The Friends of the Fish River, though, pointed to the scoping report for the pumped hydro project, which says, under the heading of "site selection", that ATCO has "undertaken a complete multidisciplinary search for the lowest cost, first to market pumped hydro prospects in NSW" and concluded that the Yetholme project "best meets these criteria".
The scoping report does go on to say, however, that the project "takes advantage of natural conditions and has been located to ensure the project can be developed to minimise impacts to the environment, known heritage, existing land use, and the community".
Friends of the Fish River, which launched an electronic petition against the project in mid-August, also pointed to the scoping report saying there were 42 endangered species of plants and animals that had the potential to be at the site, but said the report "failed to mention the major extent of damage the project will cause".
The community group also says ATCO has "refused to confirm that only renewable energy would be used to power the project - it could well be coal powered for the first 17 years".
Friends of the Fish River also says the Yetholme project is not in one of the state's Renewable Energy Zones (REZ) and "so does not fit with government policy".
On that point, ATCO says pumped hydro "needs to be built where it has access to suitable resources, such as topography, rock formations, transmission system access and water" and "needs to be built in a location that will support the stability of the transmission network".
ATCO says that having a storage facility such as the Yetholme pumped hydro project between the "REZs and our big cities helps to stabilise the network, so the electrical transmission grid operates efficiently and without interruptions".
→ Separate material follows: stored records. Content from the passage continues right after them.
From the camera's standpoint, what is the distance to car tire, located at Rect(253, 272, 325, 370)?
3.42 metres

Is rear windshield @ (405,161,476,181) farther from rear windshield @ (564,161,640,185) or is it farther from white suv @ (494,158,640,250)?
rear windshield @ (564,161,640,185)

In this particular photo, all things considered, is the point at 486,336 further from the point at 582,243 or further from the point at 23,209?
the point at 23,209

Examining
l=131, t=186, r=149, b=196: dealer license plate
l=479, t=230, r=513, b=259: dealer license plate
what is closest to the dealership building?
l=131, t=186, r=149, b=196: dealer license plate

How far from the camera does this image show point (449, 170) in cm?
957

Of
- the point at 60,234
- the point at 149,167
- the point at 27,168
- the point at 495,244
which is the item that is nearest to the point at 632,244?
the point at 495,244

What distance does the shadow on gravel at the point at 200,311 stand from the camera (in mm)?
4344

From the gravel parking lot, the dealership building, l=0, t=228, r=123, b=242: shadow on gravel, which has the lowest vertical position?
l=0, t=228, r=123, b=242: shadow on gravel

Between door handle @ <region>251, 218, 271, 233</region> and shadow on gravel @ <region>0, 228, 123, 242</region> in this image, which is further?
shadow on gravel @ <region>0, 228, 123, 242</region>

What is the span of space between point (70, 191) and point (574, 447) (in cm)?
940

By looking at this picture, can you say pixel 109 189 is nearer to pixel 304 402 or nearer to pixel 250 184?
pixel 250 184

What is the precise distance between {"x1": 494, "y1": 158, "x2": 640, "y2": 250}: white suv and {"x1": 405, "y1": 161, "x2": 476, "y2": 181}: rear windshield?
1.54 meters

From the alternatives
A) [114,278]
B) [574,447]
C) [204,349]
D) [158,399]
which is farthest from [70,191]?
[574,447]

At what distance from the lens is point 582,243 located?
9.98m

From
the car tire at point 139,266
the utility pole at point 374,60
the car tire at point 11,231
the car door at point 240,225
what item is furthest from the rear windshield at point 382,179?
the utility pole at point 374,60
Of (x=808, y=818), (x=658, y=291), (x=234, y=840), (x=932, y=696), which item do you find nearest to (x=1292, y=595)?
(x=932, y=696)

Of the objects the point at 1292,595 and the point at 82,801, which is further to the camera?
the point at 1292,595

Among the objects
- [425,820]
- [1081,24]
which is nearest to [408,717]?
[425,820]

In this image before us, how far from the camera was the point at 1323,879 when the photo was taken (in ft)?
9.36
Friends of the Fish River says the site that is proposed to host the pumped hydro project's bottom dam "is full of thousands of mature native trees".
Mr Bolot told the Western Advocate recently that the bottom reservoir would be built on "highly degraded land" that can't be farmed, but Friends of the Fish River says this land "is a uniquely significant ecosystem, which makes it irreplaceable" and "the hydro project would most certainly destroy the known platypus population, amongst many of the other endangered and at peril species".
Mr Bolot also told the Western Advocate that ATCO had "identified a way of filling the upper reservoir [at the top of Mount Tennyson] using natural flows from the Fish River, but only when the flows are sufficient to do so".
Friends of the Fish River says, however, that the Fish River supplies a significant part of Bathurst's drinking water and does not flow during dry summers.
"Things were so dire for Bathurst's drinking water in recent years that they sought to obtain additional water for drinking from Oberon Dam (but were knocked back by Water NSW)," Friends of the Fish River said.